A single train engine ran through a flock of sheep leaving a bloody mess. Then,
Presley saw again, in his imagination, the galloping monster, the terror of steel and steam, with its single eye, Cyclopean, red, shooting from horizon to horizon; but saw it now as the symbol of a vast power, huge, terrible, flinging the echo of its thunder over all the reaches of the valley, leaving blood and destruction in its path, the leviathan, with tentacles of steel clutching into the soil, the soulless Force, the iron-hearted Power, the monster, the Colossus, the Octopus.
Frank Norris, The Octopus (1901)
My recollections of reading this novel nearly twenty years ago are vague. McTeague (1899) is far more memorable. Never far from my consciousness is the scene early on when McTeague gets a billiard ball stuck in his enormous jaws, and the panic that shows in his eyes until the ball flies across the room after a hard pat on the back. Likewise, Trina's bedding with her gold remains an unforgettable image. Somehow, The Octopus carried less weight in that graduate seminar so long ago. Norris's grand novel offered a strong metaphor at the center, but a less memorable story than his story of a dentist. Did we really read the book?
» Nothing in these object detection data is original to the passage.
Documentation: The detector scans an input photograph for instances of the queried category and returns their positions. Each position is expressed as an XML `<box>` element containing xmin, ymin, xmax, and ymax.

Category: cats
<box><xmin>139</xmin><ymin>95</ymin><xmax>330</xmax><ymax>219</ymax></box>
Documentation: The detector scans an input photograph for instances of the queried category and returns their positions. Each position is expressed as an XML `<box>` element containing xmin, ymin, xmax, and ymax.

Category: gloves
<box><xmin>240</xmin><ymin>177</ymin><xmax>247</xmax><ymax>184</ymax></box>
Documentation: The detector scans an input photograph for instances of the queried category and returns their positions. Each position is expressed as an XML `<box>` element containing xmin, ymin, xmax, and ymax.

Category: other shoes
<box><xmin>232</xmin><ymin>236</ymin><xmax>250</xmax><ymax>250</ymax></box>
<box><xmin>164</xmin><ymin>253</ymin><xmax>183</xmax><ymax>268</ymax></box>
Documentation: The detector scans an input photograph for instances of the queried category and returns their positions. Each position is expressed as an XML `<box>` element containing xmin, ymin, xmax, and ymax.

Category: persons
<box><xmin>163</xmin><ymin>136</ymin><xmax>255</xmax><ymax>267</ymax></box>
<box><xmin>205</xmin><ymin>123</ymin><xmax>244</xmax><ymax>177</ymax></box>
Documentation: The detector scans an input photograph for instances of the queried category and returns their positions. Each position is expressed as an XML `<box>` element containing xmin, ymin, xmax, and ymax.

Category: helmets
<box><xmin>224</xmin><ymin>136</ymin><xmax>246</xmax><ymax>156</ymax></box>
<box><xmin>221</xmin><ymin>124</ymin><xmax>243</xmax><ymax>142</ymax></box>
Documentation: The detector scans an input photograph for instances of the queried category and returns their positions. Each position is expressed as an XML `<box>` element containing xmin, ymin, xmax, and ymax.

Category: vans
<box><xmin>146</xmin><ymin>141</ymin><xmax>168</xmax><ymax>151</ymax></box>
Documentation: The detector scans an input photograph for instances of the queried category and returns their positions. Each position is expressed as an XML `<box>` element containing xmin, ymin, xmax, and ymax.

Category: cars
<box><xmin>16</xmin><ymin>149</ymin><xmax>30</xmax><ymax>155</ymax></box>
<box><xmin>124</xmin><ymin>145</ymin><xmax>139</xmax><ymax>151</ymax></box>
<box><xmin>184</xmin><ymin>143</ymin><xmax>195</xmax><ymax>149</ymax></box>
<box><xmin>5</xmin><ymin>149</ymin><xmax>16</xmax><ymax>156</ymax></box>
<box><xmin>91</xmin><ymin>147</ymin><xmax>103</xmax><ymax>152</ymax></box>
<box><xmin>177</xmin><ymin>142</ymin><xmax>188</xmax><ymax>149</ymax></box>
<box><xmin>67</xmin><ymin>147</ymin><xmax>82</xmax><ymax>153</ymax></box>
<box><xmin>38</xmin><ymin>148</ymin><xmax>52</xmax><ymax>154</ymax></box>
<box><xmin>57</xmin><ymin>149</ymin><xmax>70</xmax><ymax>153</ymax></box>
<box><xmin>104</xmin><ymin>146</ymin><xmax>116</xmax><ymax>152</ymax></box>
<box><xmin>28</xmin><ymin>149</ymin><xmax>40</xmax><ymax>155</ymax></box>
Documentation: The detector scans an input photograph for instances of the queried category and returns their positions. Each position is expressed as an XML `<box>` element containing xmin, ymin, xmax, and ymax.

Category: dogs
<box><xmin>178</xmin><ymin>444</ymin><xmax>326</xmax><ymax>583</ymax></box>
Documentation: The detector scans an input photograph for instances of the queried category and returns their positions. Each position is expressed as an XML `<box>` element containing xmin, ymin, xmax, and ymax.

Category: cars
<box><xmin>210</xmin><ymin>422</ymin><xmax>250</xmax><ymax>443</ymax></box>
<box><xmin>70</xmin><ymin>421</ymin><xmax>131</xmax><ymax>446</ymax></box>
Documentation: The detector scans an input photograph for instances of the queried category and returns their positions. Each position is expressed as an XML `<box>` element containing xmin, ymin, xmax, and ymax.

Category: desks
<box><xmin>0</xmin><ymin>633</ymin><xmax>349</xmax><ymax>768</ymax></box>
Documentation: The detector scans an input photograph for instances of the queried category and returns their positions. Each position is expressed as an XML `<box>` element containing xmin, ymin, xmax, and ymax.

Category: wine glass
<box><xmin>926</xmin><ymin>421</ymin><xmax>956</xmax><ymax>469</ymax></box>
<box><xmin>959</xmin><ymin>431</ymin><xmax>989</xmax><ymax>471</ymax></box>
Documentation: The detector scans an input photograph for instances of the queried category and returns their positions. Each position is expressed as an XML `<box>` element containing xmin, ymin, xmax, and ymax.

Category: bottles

In any case, another effort to get through Frank Norris's tale was stimulated last night when I began anew my reading of the classic biography of President Theodore Roosevelt.
In 1898, there had been twenty multi-million-dollar industrial trusts; now, there were one hundred and eighty-five. The proliferation evoked an image, in many minds, of a constrictive organism stretching out to every extremity of American civilization. Hence the title of Frank Norris's new antitrust novel: The Octopus.